- [TASK STATEMENT]: An exact copy of every entry is needed, without the pictures.

- [RECORD SET]:
%%

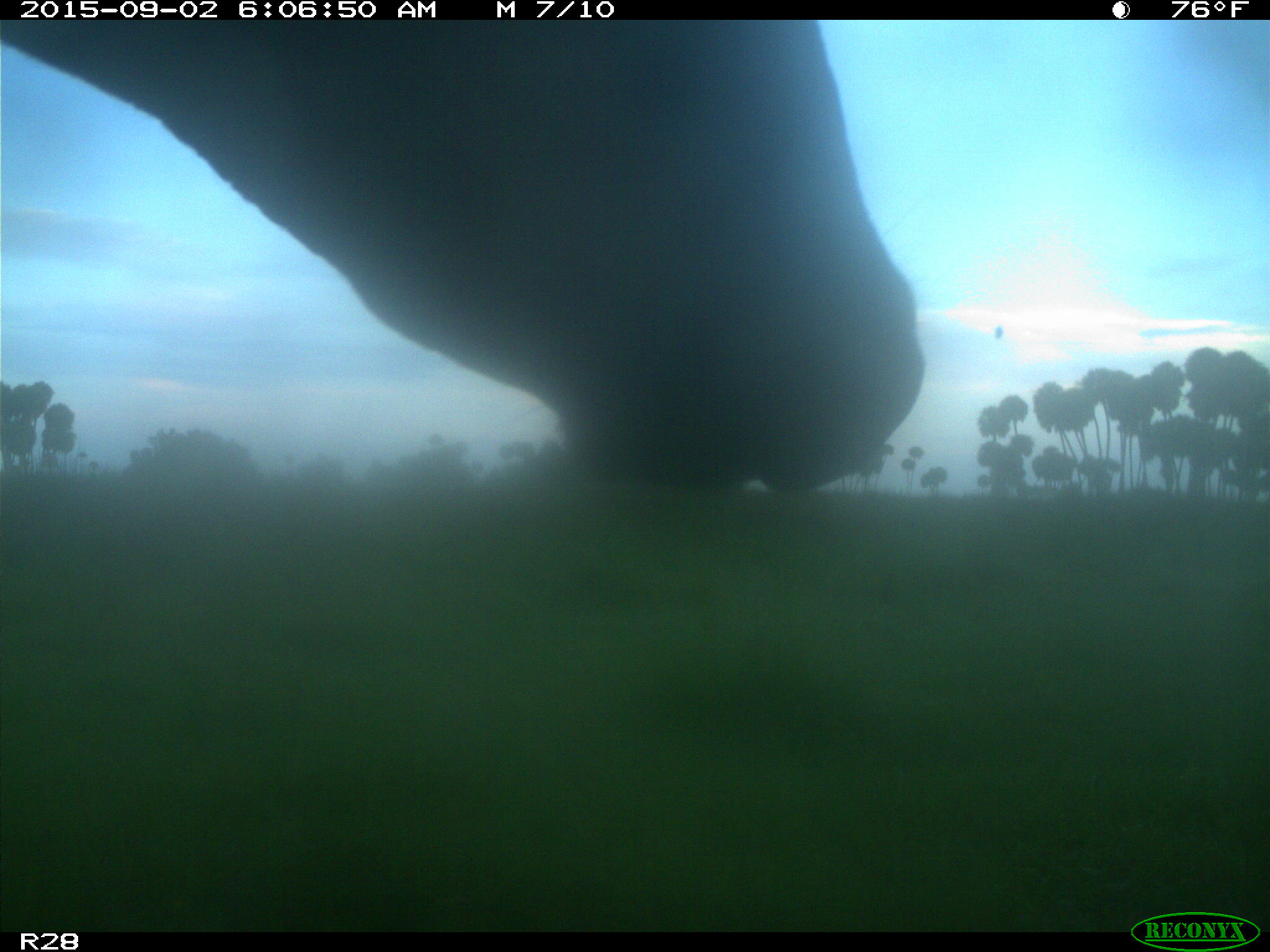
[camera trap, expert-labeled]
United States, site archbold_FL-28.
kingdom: Animalia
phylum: Chordata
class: Mammalia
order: Artiodactyla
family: Bovidae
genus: Bos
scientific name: Bos taurus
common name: domestic cow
Bos taurus (domestic cow).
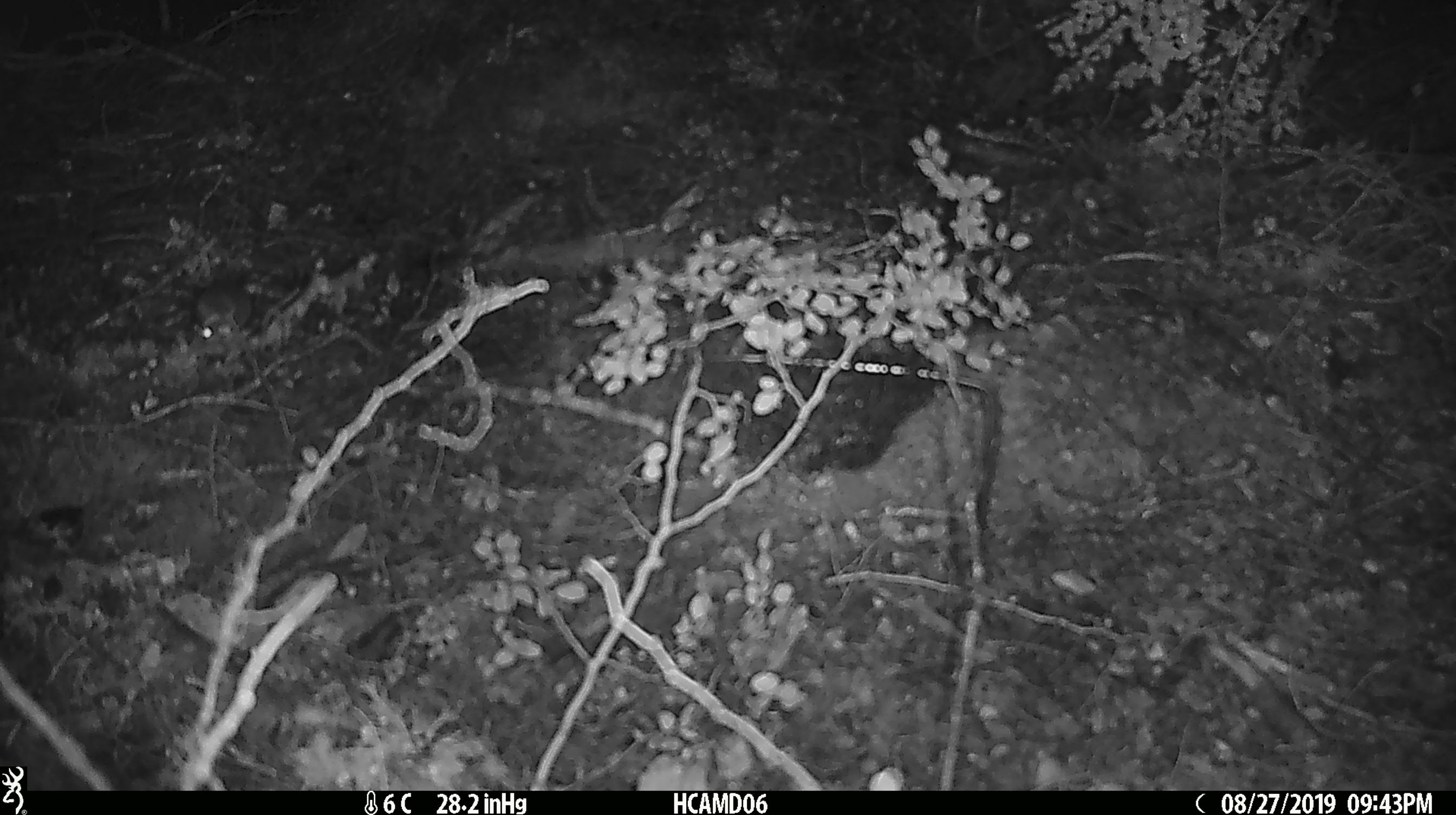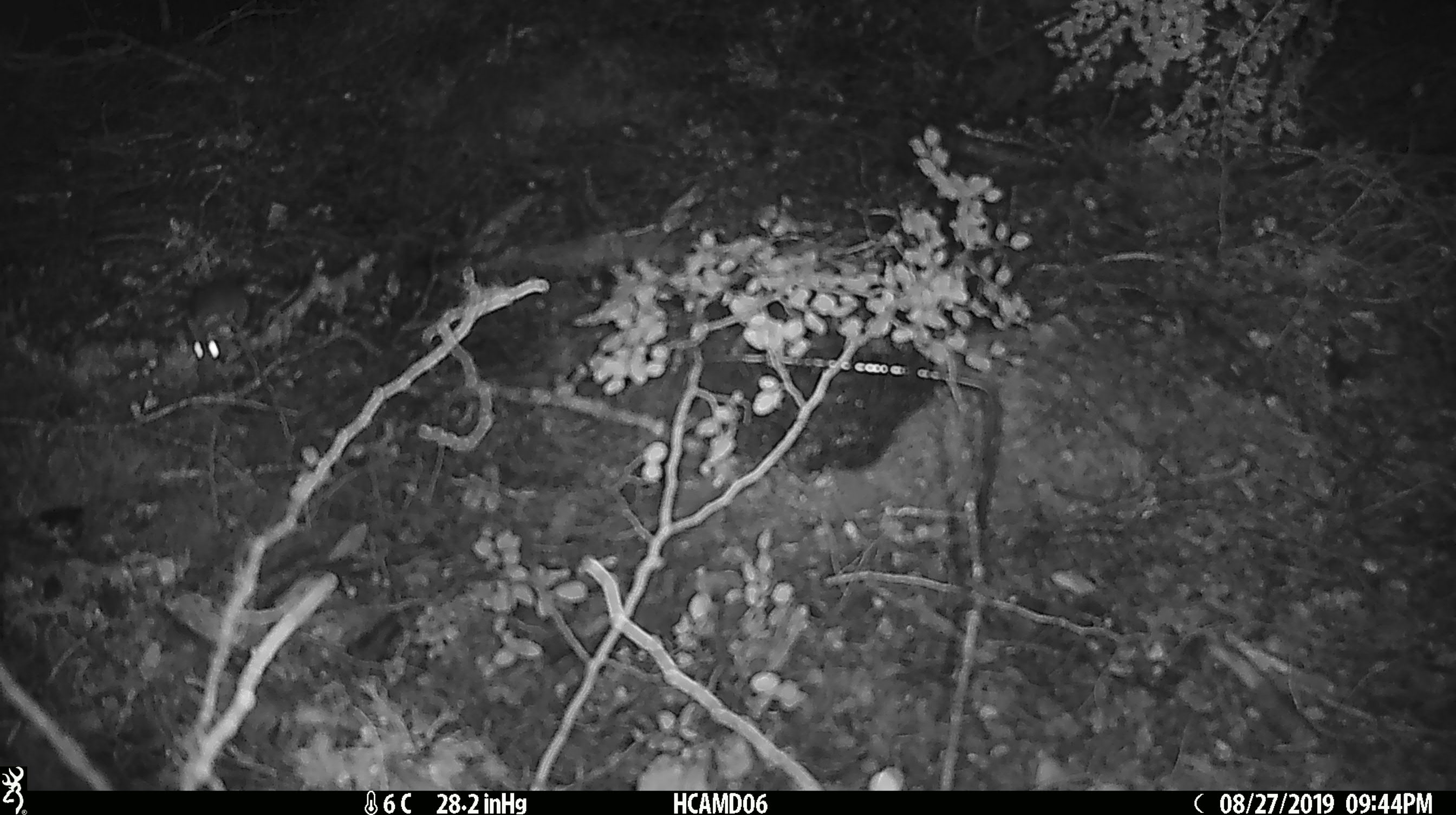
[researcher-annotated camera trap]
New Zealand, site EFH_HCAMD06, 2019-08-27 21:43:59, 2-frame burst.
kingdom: Animalia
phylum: Chordata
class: Mammalia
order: Rodentia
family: Muridae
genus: Mus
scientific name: Mus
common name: mouse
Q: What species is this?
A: Mouse (Mus).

%%

- [EXPECTED OUTPUT]:
[camera trap, expert-labeled]
United States, site archbold_FL-28.
kingdom: Animalia
phylum: Chordata
class: Mammalia
order: Artiodactyla
family: Bovidae
genus: Bos
scientific name: Bos taurus
common name: domestic cow
Bos taurus (domestic cow).
[researcher-annotated camera trap]
New Zealand, site EFH_HCAMD06, 2019-08-27 21:43:59, 2-frame burst.
kingdom: Animalia
phylum: Chordata
class: Mammalia
order: Rodentia
family: Muridae
genus: Mus
scientific name: Mus
common name: mouse
Q: What species is this?
A: Mouse (Mus).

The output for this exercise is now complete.